• _LISTED ENTRIES_
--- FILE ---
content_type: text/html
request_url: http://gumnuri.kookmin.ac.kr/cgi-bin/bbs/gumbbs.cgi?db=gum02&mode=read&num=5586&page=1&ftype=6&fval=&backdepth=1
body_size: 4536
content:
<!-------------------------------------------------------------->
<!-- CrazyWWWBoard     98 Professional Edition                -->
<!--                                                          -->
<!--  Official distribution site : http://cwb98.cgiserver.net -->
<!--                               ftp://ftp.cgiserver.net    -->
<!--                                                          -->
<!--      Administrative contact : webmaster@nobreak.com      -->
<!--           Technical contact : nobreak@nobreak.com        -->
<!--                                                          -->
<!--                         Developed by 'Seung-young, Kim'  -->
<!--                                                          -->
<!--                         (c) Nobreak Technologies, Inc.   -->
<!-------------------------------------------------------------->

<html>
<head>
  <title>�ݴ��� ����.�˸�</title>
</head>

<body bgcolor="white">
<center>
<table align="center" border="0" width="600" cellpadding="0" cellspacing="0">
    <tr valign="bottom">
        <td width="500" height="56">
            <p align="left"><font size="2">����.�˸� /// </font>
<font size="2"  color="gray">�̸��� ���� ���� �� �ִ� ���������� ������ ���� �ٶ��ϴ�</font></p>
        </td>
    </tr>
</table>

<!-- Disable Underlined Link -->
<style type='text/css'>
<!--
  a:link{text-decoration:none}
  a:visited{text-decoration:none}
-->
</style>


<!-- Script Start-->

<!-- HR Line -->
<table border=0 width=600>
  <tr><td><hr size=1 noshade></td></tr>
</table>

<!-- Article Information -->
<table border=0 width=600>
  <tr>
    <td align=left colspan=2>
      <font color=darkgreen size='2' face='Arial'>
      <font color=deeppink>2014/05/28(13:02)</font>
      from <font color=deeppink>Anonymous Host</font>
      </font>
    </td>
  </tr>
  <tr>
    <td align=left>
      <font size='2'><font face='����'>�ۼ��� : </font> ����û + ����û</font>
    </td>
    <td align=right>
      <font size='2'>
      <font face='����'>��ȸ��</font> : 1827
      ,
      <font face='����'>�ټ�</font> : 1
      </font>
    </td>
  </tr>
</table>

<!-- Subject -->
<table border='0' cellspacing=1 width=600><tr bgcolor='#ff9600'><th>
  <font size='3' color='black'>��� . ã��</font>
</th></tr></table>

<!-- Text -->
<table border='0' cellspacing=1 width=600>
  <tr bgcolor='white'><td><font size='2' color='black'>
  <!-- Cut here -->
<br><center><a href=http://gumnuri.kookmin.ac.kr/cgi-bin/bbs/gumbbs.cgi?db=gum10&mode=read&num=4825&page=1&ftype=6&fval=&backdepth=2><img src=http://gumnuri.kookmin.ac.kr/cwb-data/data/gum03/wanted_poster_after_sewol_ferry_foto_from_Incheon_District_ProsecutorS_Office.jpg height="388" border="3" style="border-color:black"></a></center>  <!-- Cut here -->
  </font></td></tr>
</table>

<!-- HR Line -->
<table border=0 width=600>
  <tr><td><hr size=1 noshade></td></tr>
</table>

• _YOUR ASSIGNMENT_
Reproduce every line of the data exactly as it was written.

• _EXERCISE ANSWER_
--- FILE ---
content_type: text/html
request_url: http://gumnuri.kookmin.ac.kr/cgi-bin/bbs/gumbbs.cgi?db=gum02&mode=read&num=5586&page=1&ftype=6&fval=&backdepth=1
body_size: 4536
content:
<!-------------------------------------------------------------->
<!-- CrazyWWWBoard     98 Professional Edition                -->
<!--                                                          -->
<!--  Official distribution site : http://cwb98.cgiserver.net -->
<!--                               ftp://ftp.cgiserver.net    -->
<!--                                                          -->
<!--      Administrative contact : webmaster@nobreak.com      -->
<!--           Technical contact : nobreak@nobreak.com        -->
<!--                                                          -->
<!--                         Developed by 'Seung-young, Kim'  -->
<!--                                                          -->
<!--                         (c) Nobreak Technologies, Inc.   -->
<!-------------------------------------------------------------->

<html>
<head>
  <title>�ݴ��� ����.�˸�</title>
</head>

<body bgcolor="white">
<center>
<table align="center" border="0" width="600" cellpadding="0" cellspacing="0">
    <tr valign="bottom">
        <td width="500" height="56">
            <p align="left"><font size="2">����.�˸� /// </font>
<font size="2"  color="gray">�̸��� ���� ���� �� �ִ� ���������� ������ ���� �ٶ��ϴ�</font></p>
        </td>
    </tr>
</table>

<!-- Disable Underlined Link -->
<style type='text/css'>
<!--
  a:link{text-decoration:none}
  a:visited{text-decoration:none}
-->
</style>


<!-- Script Start-->

<!-- HR Line -->
<table border=0 width=600>
  <tr><td><hr size=1 noshade></td></tr>
</table>

<!-- Article Information -->
<table border=0 width=600>
  <tr>
    <td align=left colspan=2>
      <font color=darkgreen size='2' face='Arial'>
      <font color=deeppink>2014/05/28(13:02)</font>
      from <font color=deeppink>Anonymous Host</font>
      </font>
    </td>
  </tr>
  <tr>
    <td align=left>
      <font size='2'><font face='����'>�ۼ��� : </font> ����û + ����û</font>
    </td>
    <td align=right>
      <font size='2'>
      <font face='����'>��ȸ��</font> : 1827
      ,
      <font face='����'>�ټ�</font> : 1
      </font>
    </td>
  </tr>
</table>

<!-- Subject -->
<table border='0' cellspacing=1 width=600><tr bgcolor='#ff9600'><th>
  <font size='3' color='black'>��� . ã��</font>
</th></tr></table>

<!-- Text -->
<table border='0' cellspacing=1 width=600>
  <tr bgcolor='white'><td><font size='2' color='black'>
  <!-- Cut here -->
<br><center><a href=http://gumnuri.kookmin.ac.kr/cgi-bin/bbs/gumbbs.cgi?db=gum10&mode=read&num=4825&page=1&ftype=6&fval=&backdepth=2><img src=http://gumnuri.kookmin.ac.kr/cwb-data/data/gum03/wanted_poster_after_sewol_ferry_foto_from_Incheon_District_ProsecutorS_Office.jpg height="388" border="3" style="border-color:black"></a></center>  <!-- Cut here -->
  </font></td></tr>
</table>

<!-- HR Line -->
<table border=0 width=600>
  <tr><td><hr size=1 noshade></td></tr>
</table>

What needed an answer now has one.